BERLIN -- German carmakers found themselves at the receiving end of renewed attacks by President Donald Trump, who reportedly chided them for selling too many vehicles in the U.S., contributing to a lopsided German trade surplus that's hurting the U.S. economy.
"The Germans are bad, very bad," Trump told EU officials in a closed-door meeting, Der Spiegel reported, citing unidentified attendees. "Look at the millions of cars that they sell in the U.S. Terrible. We're going to stop that."
Trump's top economic adviser acknowledged that the president said Germany is "very bad" when it comes to flooding the U.S. with cars, but insisted it wasn't a dig at one of the U.S.'s most-important allies.

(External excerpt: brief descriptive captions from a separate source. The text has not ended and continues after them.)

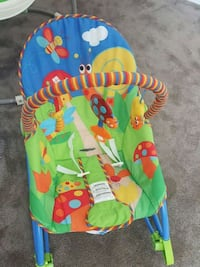 baby's green and blue rocker Broomfield, 80020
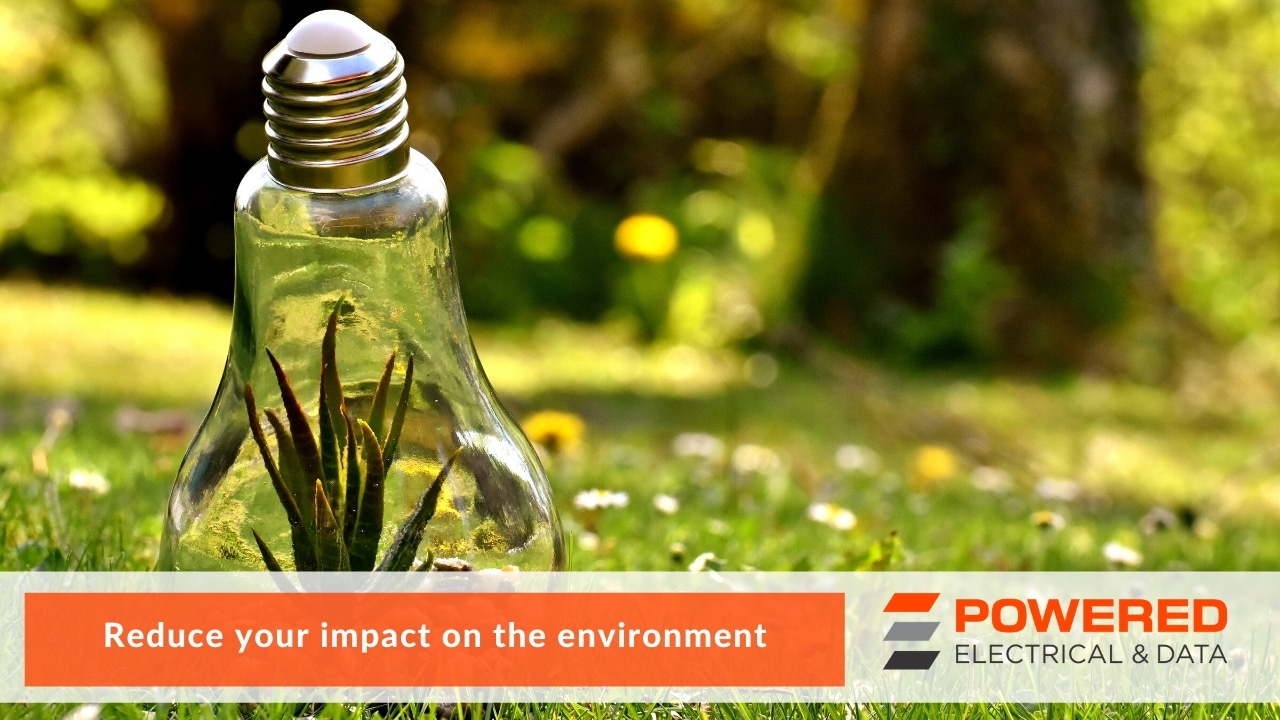 Reduce your impact on the environment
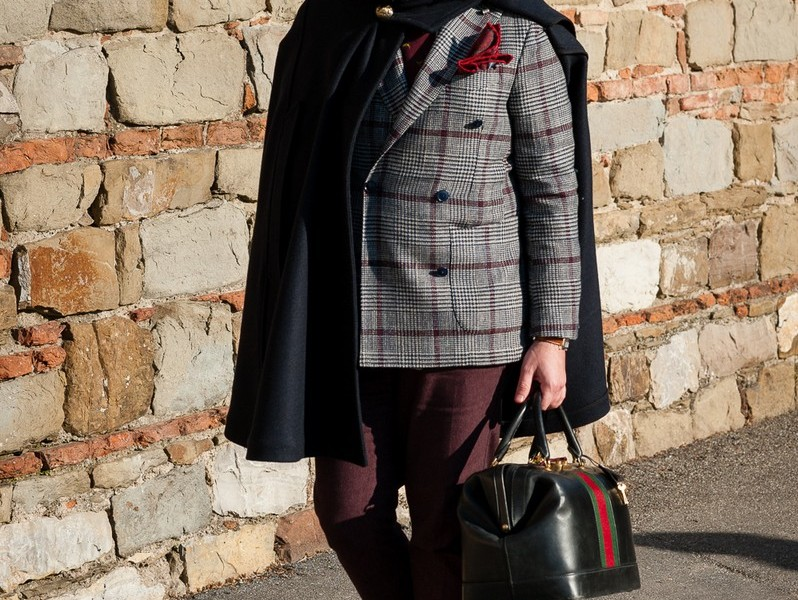 street style pitti uomo 91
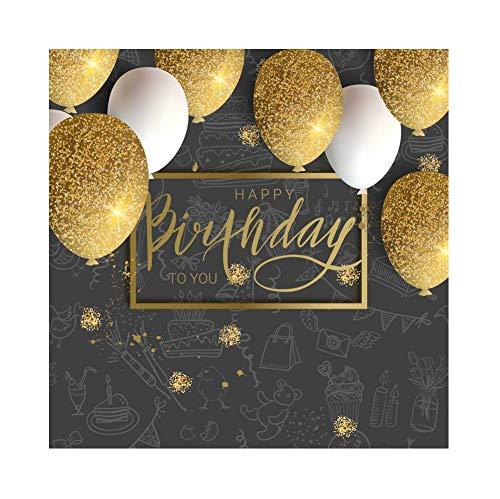 YongFoto 1,5 x 1,5 m polyester verjaardag foto achtergrond alles goed voor verjaardag banner gouden confetti ballonnen tafel fotografie achtergrond partydecoratie fotostudio achtergrond fotoshooting
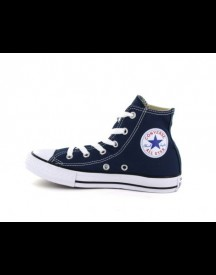 Converse - Chuck Taylor All Star Hi - Hoge All Stars afbeelding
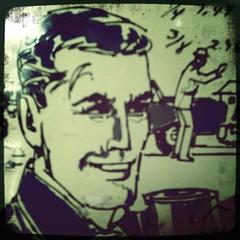 HipstaPrint Mid-Century Smiling Man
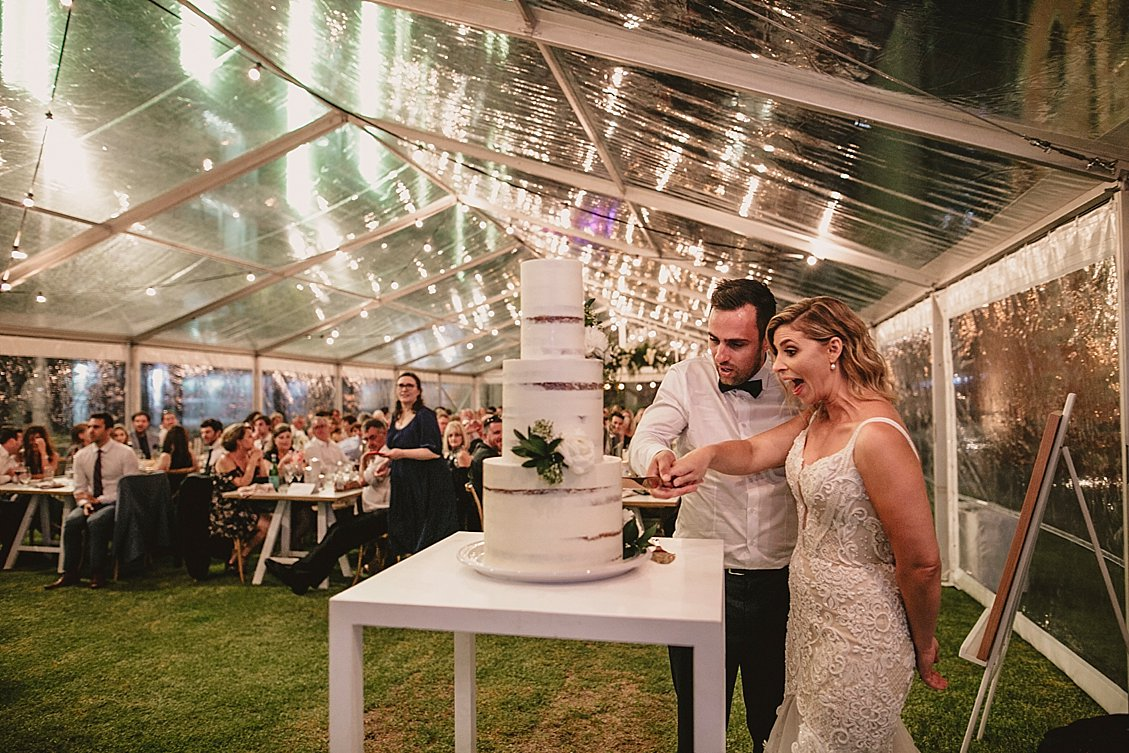 como-treasury-marquee-wedding-perth-photographer_0099.jpg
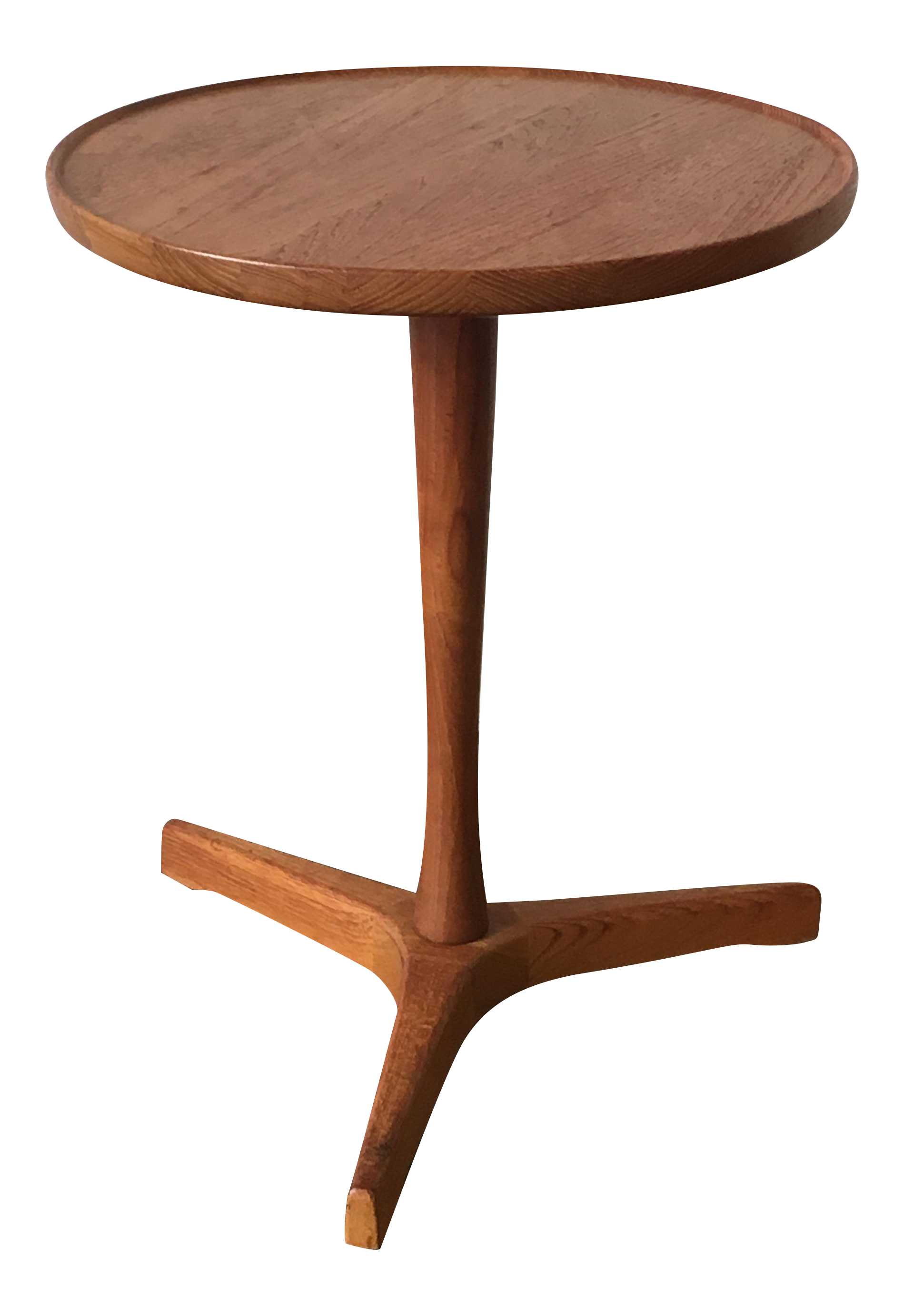 Artek denmark vintage small teak side table chairish geotapseo Image collections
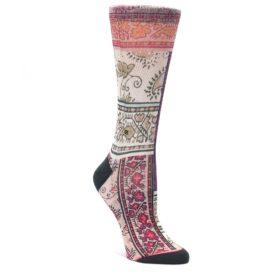 MEDIUM-Pink-Multi-Jasmine-Pattern-Womens-Casual-Sock-STANCE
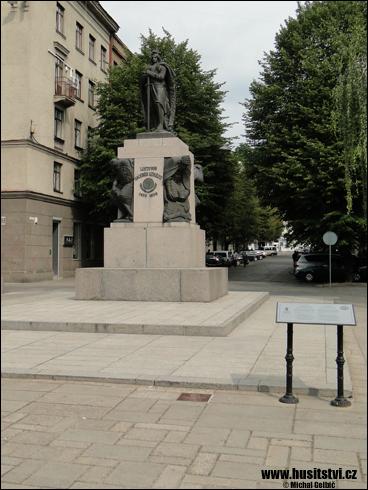 Kaunas (LT) – památník velkoknížeti Vitoldovi Velikému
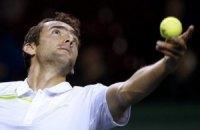 Чилич без зусиль виграв US Open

"He said, 'They're very bad on trade,' but he doesn't have a problem with Germany," Gary Cohn, director of the National Economic Council, said. "He said his dad is from Germany. He said, 'I don't have a problem with Germany, I have a problem with German trade'."
Trump has repeatedly criticized Germany's high trade surplus with the U.S. In a Bild newspaper interview in January, he threatened BMW with a 35 percent import duty for foreign-built cars sold in the country.
"If you go down Fifth Avenue everyone has a Mercedes-Benz in front of his house," he told Bild, while lamenting the lack of Chevrolets in Germany. General Motors has withdrawn the brand from Europe for some years.
German carmakers such as Daimler, Volkswagen Group and BMW have responded to the attacks with a mix of defiance and mollification. BMW CEO Harald Krueger, one of a small group of business leaders to accompany German Chancellor Angela Merkel on her first trip to visit Trump at the White House, has defended the importance of free trade and noted that BMW's biggest plant worldwide is in Spartanburg, South Carolina -- making the manufacturer the biggest exporter on a net basis from the U.S.
Representatives at Volkswagen and Daimler declined to comment on the remarks reported by Der Spiegel. A BMW spokesman wasn't immediately available.
The German trade surplus rose to a record 253 billion euros ($284 billion) last year, and the U.S. trade deficit widened in January to the most since March 2012.
In addition to drawing Trump's ire, the German imbalance has sparked criticism by European Union leaders including French President Emmanuel Macron.
Merkel hit back later on Friday, saying that she had made clear to Trump that the German trade surplus with the U.S. "is a result of the good quality of our products."
"To single out one country for attack is, I think, not so appropriate," she told reporters. "We agreed with the U.S. that we'll go over the details of the trade question intensively once more."
"Germany's position on the issue of trade balances and surpluses is well known," German government spokesman Georg Streiter told reporters in Berlin. "A surplus is neither good nor evil. It's the result of supply and demand."